100g unsalted butter, chilled and diced
250g plain (all-purpose) flour
50g caster sugar
Pinch salt
100g double cream

1. Put the flour in a bowl and rub in the butter until the mixture resembles breadcrumbs.
2. Add the sugar and salt and combine.

Petits beurres - add the creamPetits beurres - form a dough

4. Pour in the cream then combine to form a dough, working it by hand. Work it enough to clear and form a smooth dough. Don’t overwork it. It’s basically a rich, sweet pastry paste, without raising agents, and overworking it can toughen it up.
5. Form a ball, squash it into a disk, wrap it in plastic and put it in the fridge to rest for least half an hour.
6. Preheat the oven to 180C and grease your baking sheets.
7. Dust the work surface with flour then roll out the dough to about 5mm.

Petits beurres - cutting out

8. Cut out rectangles. If you don’t have a rectangular cutter you’ll have to do it by hand.
9. Place the biscuits on the sheets and prick them in diagonal pattern with a fork.
10. Bake for 15-20 minutes until starting to turn golden.
11. Transfer to a wire rack and allow to cool. I got 24 from this batch, but it depends on how big you cut them.
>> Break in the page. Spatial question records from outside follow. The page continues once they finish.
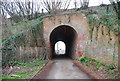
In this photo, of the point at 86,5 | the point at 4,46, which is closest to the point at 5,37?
the point at 4,46

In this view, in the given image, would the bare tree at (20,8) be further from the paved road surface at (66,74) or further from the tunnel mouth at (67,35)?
the paved road surface at (66,74)

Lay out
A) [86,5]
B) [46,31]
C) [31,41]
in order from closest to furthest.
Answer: [31,41], [46,31], [86,5]

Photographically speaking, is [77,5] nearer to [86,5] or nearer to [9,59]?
[86,5]

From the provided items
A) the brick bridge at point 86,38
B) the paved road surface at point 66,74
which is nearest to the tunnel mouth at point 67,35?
the brick bridge at point 86,38

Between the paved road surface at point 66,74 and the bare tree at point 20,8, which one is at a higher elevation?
the bare tree at point 20,8

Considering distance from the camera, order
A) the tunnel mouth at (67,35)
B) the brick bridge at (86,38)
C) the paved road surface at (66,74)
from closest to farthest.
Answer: the paved road surface at (66,74), the brick bridge at (86,38), the tunnel mouth at (67,35)

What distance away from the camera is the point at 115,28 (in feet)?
33.5

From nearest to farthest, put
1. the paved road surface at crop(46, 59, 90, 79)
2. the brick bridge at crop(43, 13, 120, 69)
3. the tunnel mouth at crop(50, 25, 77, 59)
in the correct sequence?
1. the paved road surface at crop(46, 59, 90, 79)
2. the brick bridge at crop(43, 13, 120, 69)
3. the tunnel mouth at crop(50, 25, 77, 59)

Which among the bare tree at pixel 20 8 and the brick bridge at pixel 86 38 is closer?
the brick bridge at pixel 86 38

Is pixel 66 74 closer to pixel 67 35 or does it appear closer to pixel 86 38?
pixel 86 38

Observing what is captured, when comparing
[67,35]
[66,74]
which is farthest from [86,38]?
[67,35]

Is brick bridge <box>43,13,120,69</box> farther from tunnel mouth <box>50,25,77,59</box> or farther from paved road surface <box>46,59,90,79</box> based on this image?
paved road surface <box>46,59,90,79</box>

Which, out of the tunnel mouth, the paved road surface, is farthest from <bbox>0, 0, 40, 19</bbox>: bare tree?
the paved road surface

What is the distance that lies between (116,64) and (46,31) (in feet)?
31.8
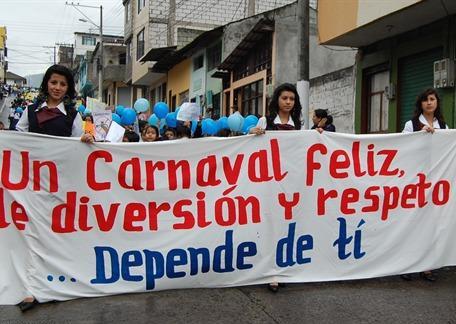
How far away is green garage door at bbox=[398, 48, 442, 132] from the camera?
967 cm

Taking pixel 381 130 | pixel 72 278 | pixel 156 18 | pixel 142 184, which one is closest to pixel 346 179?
pixel 142 184

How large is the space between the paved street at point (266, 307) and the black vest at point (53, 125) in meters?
1.37

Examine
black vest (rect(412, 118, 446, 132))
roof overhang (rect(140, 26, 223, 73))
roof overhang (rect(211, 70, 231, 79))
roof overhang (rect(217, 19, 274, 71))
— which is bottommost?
black vest (rect(412, 118, 446, 132))

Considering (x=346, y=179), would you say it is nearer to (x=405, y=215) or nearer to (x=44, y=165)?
(x=405, y=215)

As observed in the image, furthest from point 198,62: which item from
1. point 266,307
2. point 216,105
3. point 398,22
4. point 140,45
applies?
point 266,307

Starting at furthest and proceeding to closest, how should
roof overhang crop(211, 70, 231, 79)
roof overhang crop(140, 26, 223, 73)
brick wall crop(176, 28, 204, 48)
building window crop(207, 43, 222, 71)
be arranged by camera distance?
1. brick wall crop(176, 28, 204, 48)
2. building window crop(207, 43, 222, 71)
3. roof overhang crop(140, 26, 223, 73)
4. roof overhang crop(211, 70, 231, 79)

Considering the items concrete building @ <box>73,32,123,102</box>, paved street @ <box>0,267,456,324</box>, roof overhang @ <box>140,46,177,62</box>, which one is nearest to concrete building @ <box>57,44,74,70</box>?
concrete building @ <box>73,32,123,102</box>

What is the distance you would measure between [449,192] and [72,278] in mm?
3445

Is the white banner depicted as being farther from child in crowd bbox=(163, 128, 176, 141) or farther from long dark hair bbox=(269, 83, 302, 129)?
child in crowd bbox=(163, 128, 176, 141)

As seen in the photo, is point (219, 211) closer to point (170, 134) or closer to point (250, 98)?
point (170, 134)

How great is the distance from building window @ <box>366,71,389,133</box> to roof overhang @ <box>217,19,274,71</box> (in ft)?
17.5

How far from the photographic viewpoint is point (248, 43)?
17.5 meters

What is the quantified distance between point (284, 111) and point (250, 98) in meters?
13.6

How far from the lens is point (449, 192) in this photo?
16.1 ft
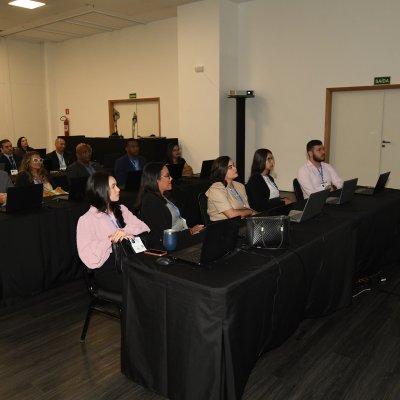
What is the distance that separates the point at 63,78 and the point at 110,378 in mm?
11092

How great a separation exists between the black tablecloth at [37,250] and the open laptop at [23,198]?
0.09m

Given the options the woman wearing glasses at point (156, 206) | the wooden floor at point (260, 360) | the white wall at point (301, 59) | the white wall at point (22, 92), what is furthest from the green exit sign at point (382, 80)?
the white wall at point (22, 92)

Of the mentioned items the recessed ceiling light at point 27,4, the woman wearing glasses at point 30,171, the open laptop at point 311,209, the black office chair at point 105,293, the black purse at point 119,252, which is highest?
the recessed ceiling light at point 27,4

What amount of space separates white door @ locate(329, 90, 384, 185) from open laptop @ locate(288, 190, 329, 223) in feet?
15.9

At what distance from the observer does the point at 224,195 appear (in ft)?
12.5

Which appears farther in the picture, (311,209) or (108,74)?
(108,74)

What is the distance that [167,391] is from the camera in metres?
2.25

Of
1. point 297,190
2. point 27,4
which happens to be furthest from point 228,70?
point 297,190

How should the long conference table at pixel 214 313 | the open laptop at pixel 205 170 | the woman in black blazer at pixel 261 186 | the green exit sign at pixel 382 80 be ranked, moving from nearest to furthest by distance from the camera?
the long conference table at pixel 214 313, the woman in black blazer at pixel 261 186, the open laptop at pixel 205 170, the green exit sign at pixel 382 80

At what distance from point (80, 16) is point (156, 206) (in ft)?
24.3

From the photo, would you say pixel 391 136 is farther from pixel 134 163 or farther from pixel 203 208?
pixel 203 208

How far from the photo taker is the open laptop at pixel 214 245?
218 centimetres

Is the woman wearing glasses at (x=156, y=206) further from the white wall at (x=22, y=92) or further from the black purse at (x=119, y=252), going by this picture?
the white wall at (x=22, y=92)

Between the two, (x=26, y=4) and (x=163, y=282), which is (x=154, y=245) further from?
(x=26, y=4)
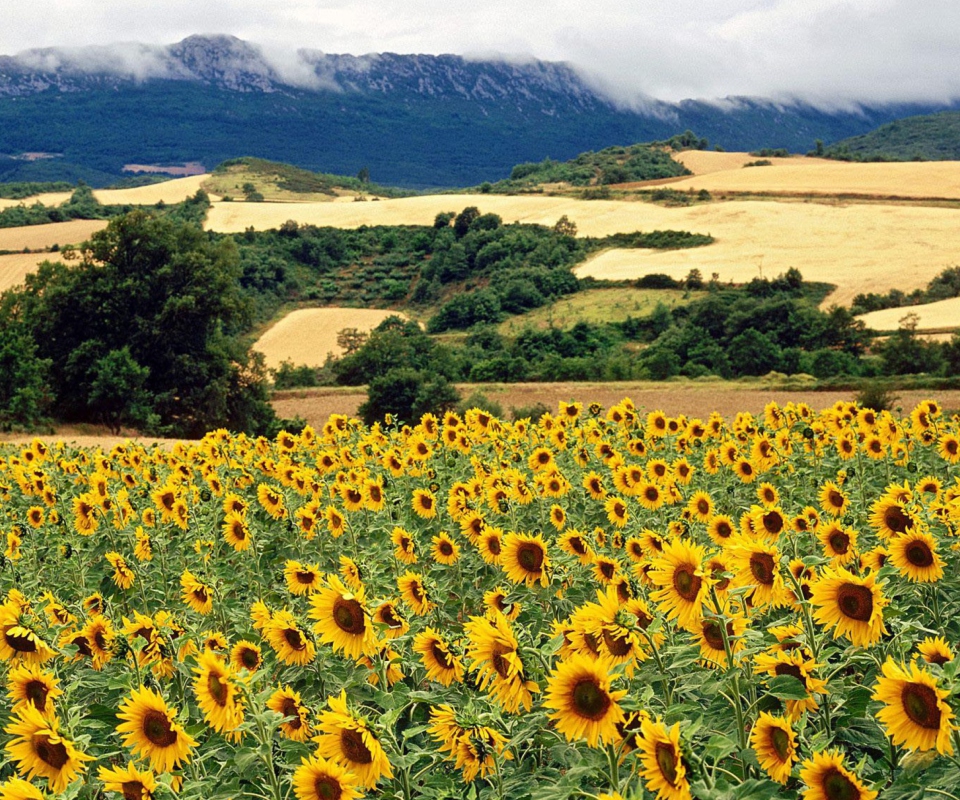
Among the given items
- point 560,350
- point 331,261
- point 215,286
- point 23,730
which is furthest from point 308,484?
point 331,261

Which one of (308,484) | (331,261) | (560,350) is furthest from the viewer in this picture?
(331,261)

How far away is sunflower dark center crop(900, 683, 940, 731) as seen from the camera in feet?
8.16

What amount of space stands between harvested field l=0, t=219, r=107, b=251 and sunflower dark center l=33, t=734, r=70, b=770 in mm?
81109

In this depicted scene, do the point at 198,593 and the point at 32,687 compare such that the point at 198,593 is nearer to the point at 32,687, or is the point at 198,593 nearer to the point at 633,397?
the point at 32,687

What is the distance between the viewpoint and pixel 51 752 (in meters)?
2.98

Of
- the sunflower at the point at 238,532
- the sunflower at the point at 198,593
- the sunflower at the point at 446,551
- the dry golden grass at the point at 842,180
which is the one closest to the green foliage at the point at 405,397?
the sunflower at the point at 238,532

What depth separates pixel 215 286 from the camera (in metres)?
35.0

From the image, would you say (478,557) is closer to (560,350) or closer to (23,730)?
(23,730)

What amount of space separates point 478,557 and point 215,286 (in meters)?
30.7

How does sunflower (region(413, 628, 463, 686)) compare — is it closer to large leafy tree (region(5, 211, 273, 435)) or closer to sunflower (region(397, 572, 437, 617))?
sunflower (region(397, 572, 437, 617))

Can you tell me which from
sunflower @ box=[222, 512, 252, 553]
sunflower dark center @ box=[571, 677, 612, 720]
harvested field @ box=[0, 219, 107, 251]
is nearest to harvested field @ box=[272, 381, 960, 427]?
sunflower @ box=[222, 512, 252, 553]

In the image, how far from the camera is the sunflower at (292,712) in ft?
11.3

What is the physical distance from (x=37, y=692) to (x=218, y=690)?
593 millimetres

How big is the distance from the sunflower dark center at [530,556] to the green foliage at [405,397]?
2685 centimetres
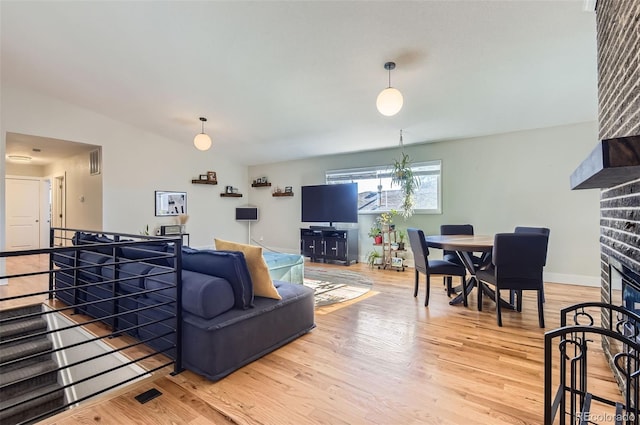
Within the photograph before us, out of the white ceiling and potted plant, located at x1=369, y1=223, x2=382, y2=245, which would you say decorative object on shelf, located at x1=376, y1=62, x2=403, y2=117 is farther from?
potted plant, located at x1=369, y1=223, x2=382, y2=245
Enjoy. With a cup of tea or even alongside a nice strawberry dessert – as they’re in season here in England now. You should always seize British produce seasons as they’re not half so long as those in Italy. Damn it, there’s me reminiscing again!

Petits beurres

Notes
1 Italy, as you probably know, is a country of regions with strong local, cultural and culinary identities. Each region has dozens of food specialities, even when it comes to baked goods, breads and pastries etc. My two years in Italy were just a start really. It would be a lifelong project to learn them all.
2 Galette is a French word that doesn’t have an immediate equivalent in English. Sometimes it refers to something we’d translate as a pancake (eg Breton buckwheat pancakes), other times things we’d call a pastry, and others it’s more like a cookie. I looked at the etymology over in my post about galette des rois.
3 Despite that being a more historically southern Italian thing, with strutto – lard – arguably a more common fat in the mountains and the north.
4 Should they be called petits beurres or petits-beurre? They can’t seem to agree on the agreement. The English is just petit beurre biscuits.

15 Comments

Filed under Baking, Recipes

15 responses to “Reminiscences and butter biscuits

  1. Have never baked bickies with cream in the dough before. Bet these taste all kinds of delish.

  2. These look very good, and I do like the sound of all that butter and cream. Do you think that with a sprinkling of caster sugar they would be a nicer version of Nice biscuits? If you see what I mean.

  3. I use to bake in the states, actually I use to experiment with many recipes. Living in Italy I have stop depending on my skills and rely on all the goodies baked daily; I can smell from my third floor apartment. I cook at home and bring a dish to a dinner party, however, I have weakened my artistic culinary skills. Your post is the perfect reminder. Grazie! I wish you the best of luck on the baby. I am interested in adopting, which is way harder when single,so I send you my best. !

  4. Phil B

    Made these yesterday. Simple and delicious. Thanks for the recipe Dan!

  5. I would rather like one of those biscuits cutters. And ten or so of the petits beurres, of course, fat is wonderful.

  6. These look lovely Daniel. Very scrumptious. I think some reminiscing is never a bad thing and is natural. Even healthy. We’ve just come back from some years in LA and we both have found the move tricky. Keep on baking delicious things! And nice to have met you at Rachel’s launch. Sophie

  7. Globalresidence

    Great info. Cream in the dough? Sounds amazing!